Есть в повествовании от лица девочки и ещё одна особенность. Рассказ юной девушки сопровождается мудрыми житейскими обобщениями или психологическими комментариями, которые больше подходят профессиональному психологу, чем влюблённому подростку: “То, что человек делает, — ещё не есть он сам, потому что любые способности даются человеку напрокат и не зависят от его личных достоинств. Можно быть замечательным поэтом и посредственным человеком” (2). “Он по природе человек открытый, жизнерадостный, склонный к повышенной весёлости” (1). А вот как разговаривает влюблённая школьница со своим одноклассником: “А разве у тебя не бывает немотивированных желаний?” (1). Создаётся впечатление, что автор черпает эти комментарии из учебника по практической психологии. Чтобы создать иллюзию правдоподобия, некоторые авторы вводят фигуру психолога, который откровенно консультирует героев (7). Как славно, что авторы старинных книг о любви обходились без учебников и писали от чистого сердца!
Иногда рассказ “маленькой женщины” начинает звучать как проповедь или молитва. Так, героиня книги Т. Воробей «День святого Валентина» свои письма о любви обращает напрямую к Богу. Другая влюблённая девица целует возлюбленного так, как “другие крестят: в лоб, в грудь, в правое плечо, в левое” (1).
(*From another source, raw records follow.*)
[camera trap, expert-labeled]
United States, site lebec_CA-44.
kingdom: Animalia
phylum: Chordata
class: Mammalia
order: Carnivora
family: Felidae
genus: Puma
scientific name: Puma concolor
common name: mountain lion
Ещё одна красавица сравнивает глаза молодого человека с глазами святых: “первое, что её поразило, были его глаза… они были такие добрые, что, казалось, могли понять и простить всех людей на свете. Даже злодеев и убийц. Такие глаза Галина только на иконах видела” (4). Но тут же явный стилистический сбой — упоминание Бога идёт вперемешку с упоминанием дьявола: “Но какой-то упрямый бес в моей душе твердит мне, что нет, ничего не бывает просто так, и нет дыма без огня”(2). Вполне резонное замечание, даром что со ссылкой на беса.
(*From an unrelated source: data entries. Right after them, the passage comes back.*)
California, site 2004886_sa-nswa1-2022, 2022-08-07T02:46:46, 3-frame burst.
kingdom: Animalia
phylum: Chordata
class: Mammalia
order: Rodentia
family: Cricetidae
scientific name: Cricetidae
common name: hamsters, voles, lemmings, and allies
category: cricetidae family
Как мы видим, повествование в романе для девочек отличается невероятной стилистической пестротой — рассказ подростка опоэтизирован языком культурной писательницы, молитва сочетается с рекомендациями практического психолога, а проповедь духовных ценностей — с описанием чувственных удовольствий. Такой художественный разнобой проще всего объяснить недостатками того или иного автора, на что чаще всего и указывается в критических рецензиях. На самом деле речь должна идти о сознательно выбранном стиле повествования, характерном для литературы такого рода. В ней сосуществуют стереотипы подросткового поведения со стереотипами женского мироощущения, идеи эмансипированной свободы с нормами житейской морали, традиции дамских романов с правилами нравоучительной литературы. На пересечении таких разнонаправленных тенденций и создаётся современная литература для девочек.
Литература
1. Воробей Т. Ведьма. М., 2004.
2. Воробей Т. День святого Валентина. М., 2003.
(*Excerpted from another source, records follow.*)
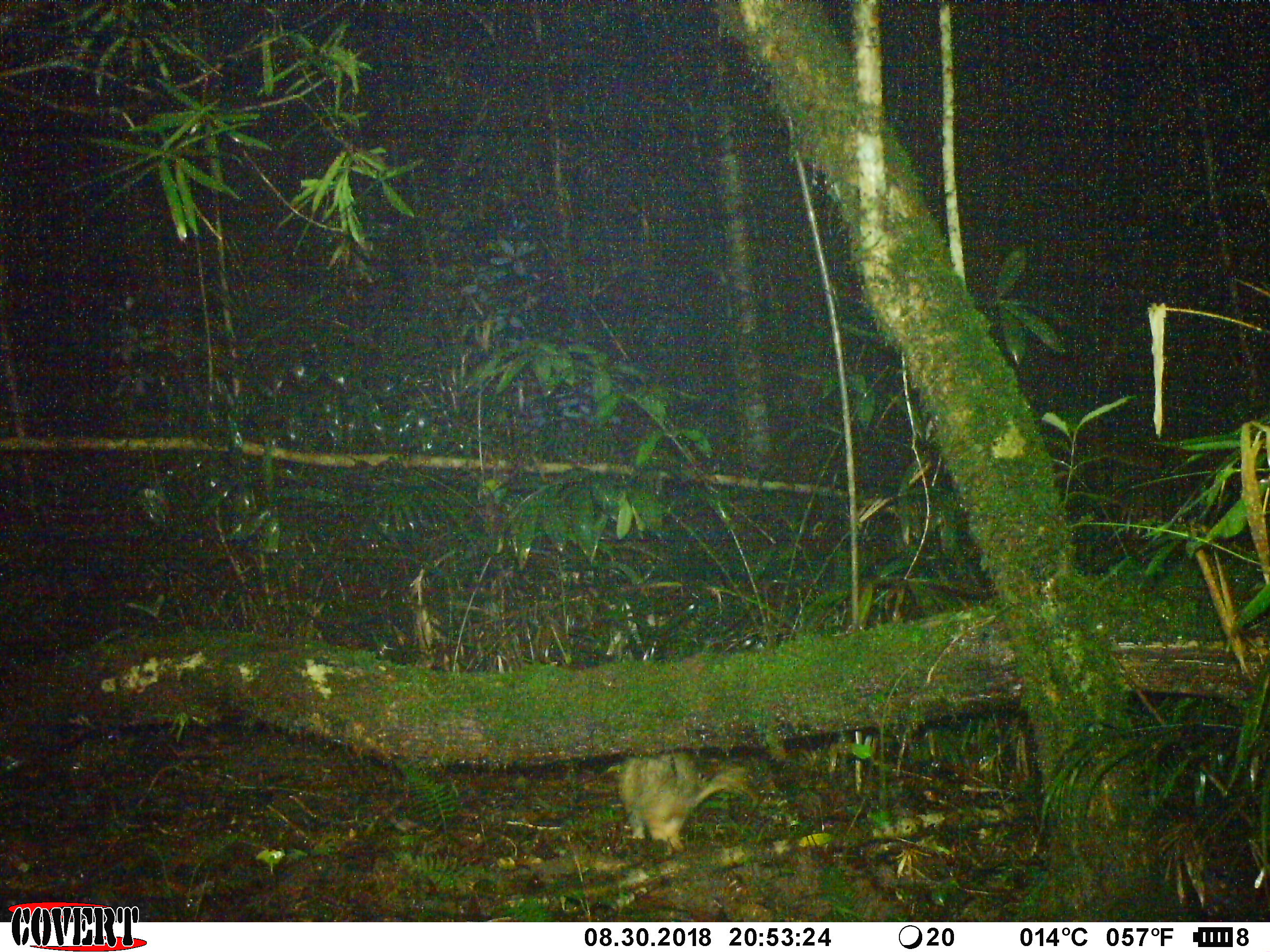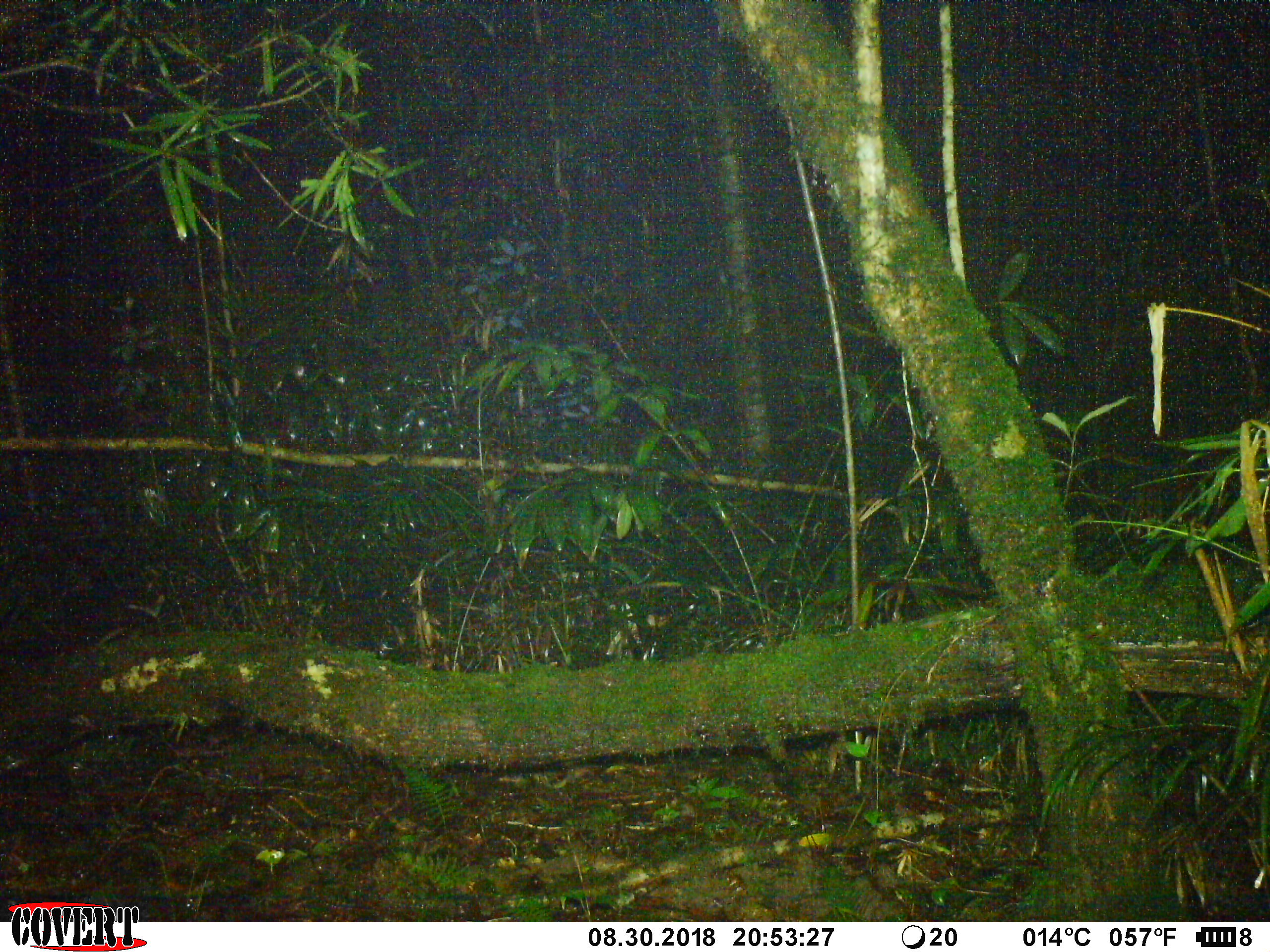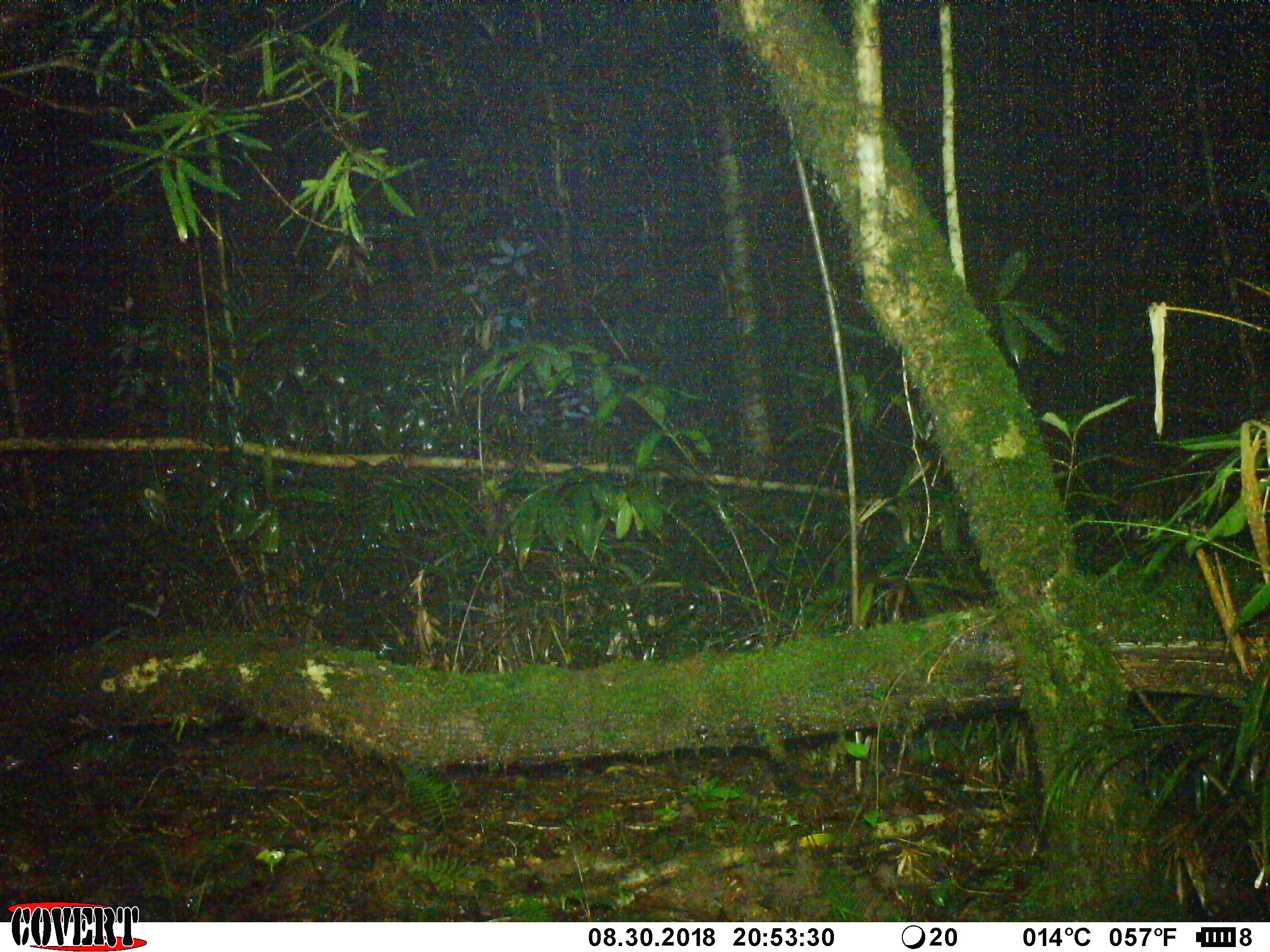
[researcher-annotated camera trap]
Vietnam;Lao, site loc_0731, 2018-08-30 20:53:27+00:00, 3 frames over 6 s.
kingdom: Animalia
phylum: Chordata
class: Mammalia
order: Rodentia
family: Hystricidae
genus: Atherurus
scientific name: Atherurus macrourus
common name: asiatic brush-tailed porcupine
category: asiatic brush tailed porcupine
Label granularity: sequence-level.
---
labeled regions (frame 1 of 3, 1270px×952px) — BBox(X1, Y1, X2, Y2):
asiatic brush tailed porcupine: BBox(616, 753, 747, 852)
3. Воробей Т. Книги для тех, кто летает во сне // Книжное обозрение, 2003, № 5.
4. Воробей Т. Рисуй меня ночью. М., 2003.
5. Китанина Т. Сюжетные традиции девичьего рукописного рассказа // Рукописный девичий рассказ: Сб. / Сост. С. Борисов. М., 2002.
6. Коваленко Р. Дневник рыжей девочки. М., 2000.
7. Матвеева Л. Герой-любовник из 5-а. М., 2000.
8. Тронина Т. Принцессам зеркала не врут. М., 2002.